Passwords are weak. Relayable MFA is vulnerable. Awareness training has limited upside. Detection is inherently reactive. None of that means existing controls no longer matter. It means they cannot compensate forever for weak identity assurance.
Access must be tied more directly to the verified, present, authorized human being. Not just to a password. Not just to a device. Not just to a push notification someone can approve at the wrong moment.
To a person.
The comfortable myth has run its course
The phrase “human firewall” survives because it is comforting. It suggests that with enough training, enough reminders, and enough vigilance, organizations can solve a problem rooted in system trust.

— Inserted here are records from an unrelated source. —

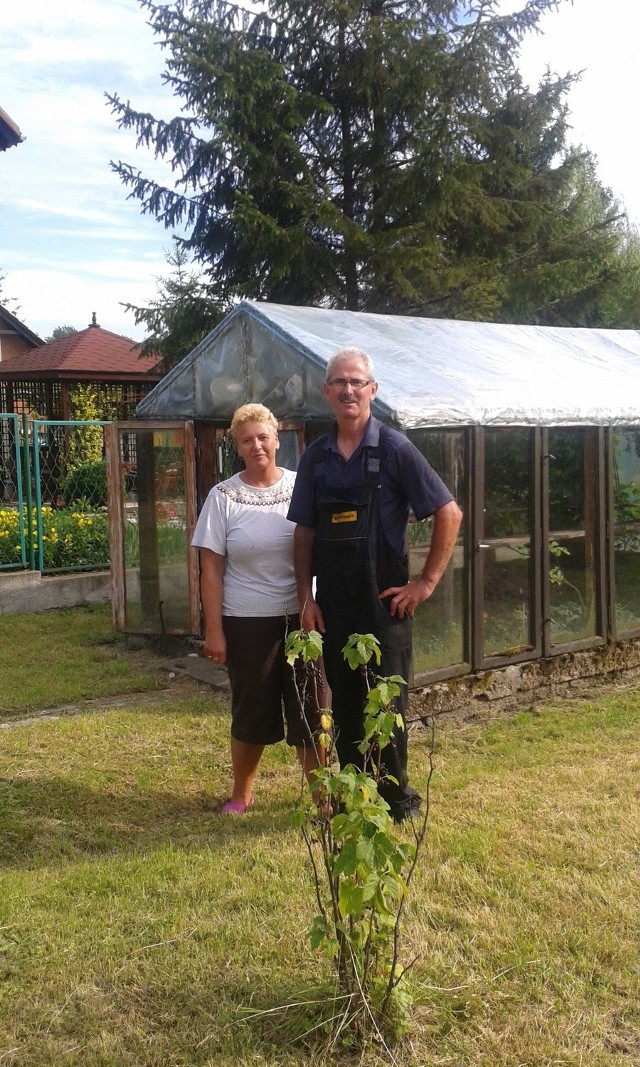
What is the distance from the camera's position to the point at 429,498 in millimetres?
3791

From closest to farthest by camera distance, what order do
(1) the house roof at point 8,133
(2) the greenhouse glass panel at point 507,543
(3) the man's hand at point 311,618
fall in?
(3) the man's hand at point 311,618, (2) the greenhouse glass panel at point 507,543, (1) the house roof at point 8,133

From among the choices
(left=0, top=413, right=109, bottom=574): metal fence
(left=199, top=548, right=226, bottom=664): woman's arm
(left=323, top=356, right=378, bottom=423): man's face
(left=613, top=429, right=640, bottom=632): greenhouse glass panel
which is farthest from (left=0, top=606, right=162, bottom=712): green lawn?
(left=323, top=356, right=378, bottom=423): man's face

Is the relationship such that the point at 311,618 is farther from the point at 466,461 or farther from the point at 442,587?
the point at 466,461

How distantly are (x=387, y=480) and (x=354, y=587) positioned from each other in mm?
446

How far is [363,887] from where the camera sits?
7.93 feet

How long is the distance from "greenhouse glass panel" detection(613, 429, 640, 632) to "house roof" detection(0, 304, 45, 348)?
2465 centimetres

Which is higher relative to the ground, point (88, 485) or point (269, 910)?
point (88, 485)

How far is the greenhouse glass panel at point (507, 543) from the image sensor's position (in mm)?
6133

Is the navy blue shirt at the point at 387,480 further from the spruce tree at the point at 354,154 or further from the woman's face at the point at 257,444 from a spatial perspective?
the spruce tree at the point at 354,154

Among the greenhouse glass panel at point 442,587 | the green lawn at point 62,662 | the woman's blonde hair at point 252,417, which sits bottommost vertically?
the green lawn at point 62,662

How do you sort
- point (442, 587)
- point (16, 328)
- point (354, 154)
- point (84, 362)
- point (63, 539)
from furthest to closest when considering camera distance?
point (16, 328)
point (84, 362)
point (354, 154)
point (63, 539)
point (442, 587)

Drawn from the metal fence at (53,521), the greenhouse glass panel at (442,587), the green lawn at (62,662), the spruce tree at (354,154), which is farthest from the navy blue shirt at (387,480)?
the spruce tree at (354,154)

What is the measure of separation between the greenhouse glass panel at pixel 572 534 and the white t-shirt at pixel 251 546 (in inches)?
112

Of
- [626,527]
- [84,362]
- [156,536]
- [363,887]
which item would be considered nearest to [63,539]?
[156,536]
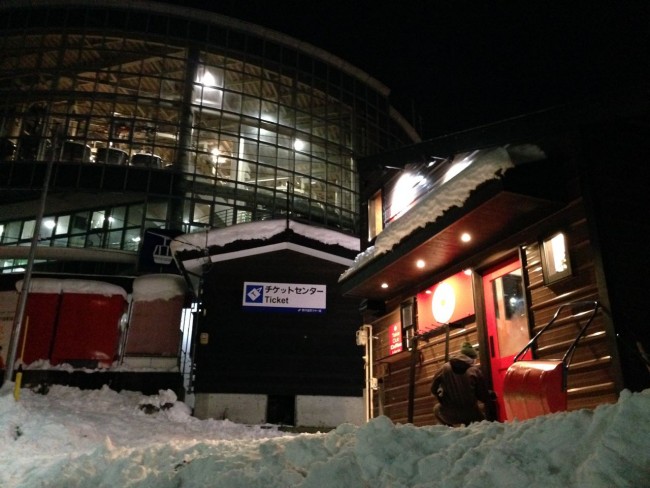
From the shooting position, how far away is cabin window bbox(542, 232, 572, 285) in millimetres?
6699

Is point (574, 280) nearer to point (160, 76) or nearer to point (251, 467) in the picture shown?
point (251, 467)

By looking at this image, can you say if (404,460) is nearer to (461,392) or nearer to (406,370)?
(461,392)

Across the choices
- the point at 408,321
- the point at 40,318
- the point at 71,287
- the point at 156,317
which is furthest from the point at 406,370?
the point at 40,318

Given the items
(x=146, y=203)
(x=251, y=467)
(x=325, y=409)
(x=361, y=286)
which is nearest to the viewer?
(x=251, y=467)

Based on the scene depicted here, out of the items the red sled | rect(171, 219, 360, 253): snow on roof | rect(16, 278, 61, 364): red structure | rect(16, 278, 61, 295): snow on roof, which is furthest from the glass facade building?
the red sled

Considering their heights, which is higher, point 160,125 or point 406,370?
point 160,125

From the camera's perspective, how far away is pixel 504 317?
8180mm

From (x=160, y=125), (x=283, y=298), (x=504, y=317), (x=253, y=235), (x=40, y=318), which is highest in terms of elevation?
(x=160, y=125)

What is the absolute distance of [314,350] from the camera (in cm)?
1759

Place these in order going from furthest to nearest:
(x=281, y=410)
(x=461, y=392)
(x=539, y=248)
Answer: (x=281, y=410), (x=539, y=248), (x=461, y=392)

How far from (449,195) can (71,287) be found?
1713 cm

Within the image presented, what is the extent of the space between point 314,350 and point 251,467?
12732 millimetres

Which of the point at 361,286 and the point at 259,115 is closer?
the point at 361,286

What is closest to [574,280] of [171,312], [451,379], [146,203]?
[451,379]
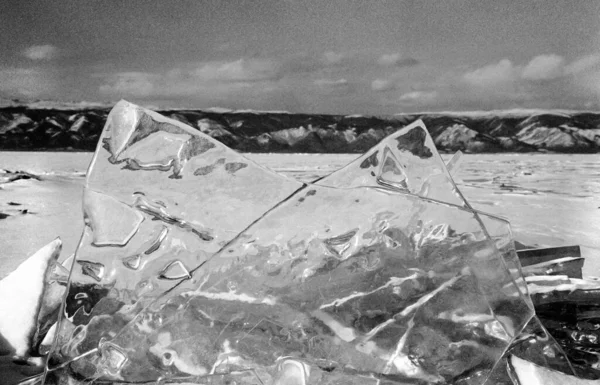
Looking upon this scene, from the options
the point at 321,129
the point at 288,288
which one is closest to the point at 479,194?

But comfort is not security.
Modern attacks are designed to exploit human judgment, reuse trusted workflows, and slip through authentication models built for a simpler era. That does not mean users have failed. It means the model around them has.
Organizations can keep layering factors onto weak foundations, or they can confront the harder question: how do you prove the right human is actually present before trust is extended?
That is where identity assurance enters the conversation, not as a slogan, but as a necessary evolution.
The human firewall is dead. The next phase of security begins when the industry stops pretending otherwise.
Sources
- Token | Biometric Identity Assurance | Enterprise Security, tokencore.com
- Kevin Surace, “The Cybersecurity Industry Has a Terrifying Problem — and Most CISOs Are Not Scared Enough,” Token Blog
- Paradigm Shift Analysis: “The Paradigm Shift in Identity Assurance: A Comprehensive Analysis of Token’s Biometric Cryptography”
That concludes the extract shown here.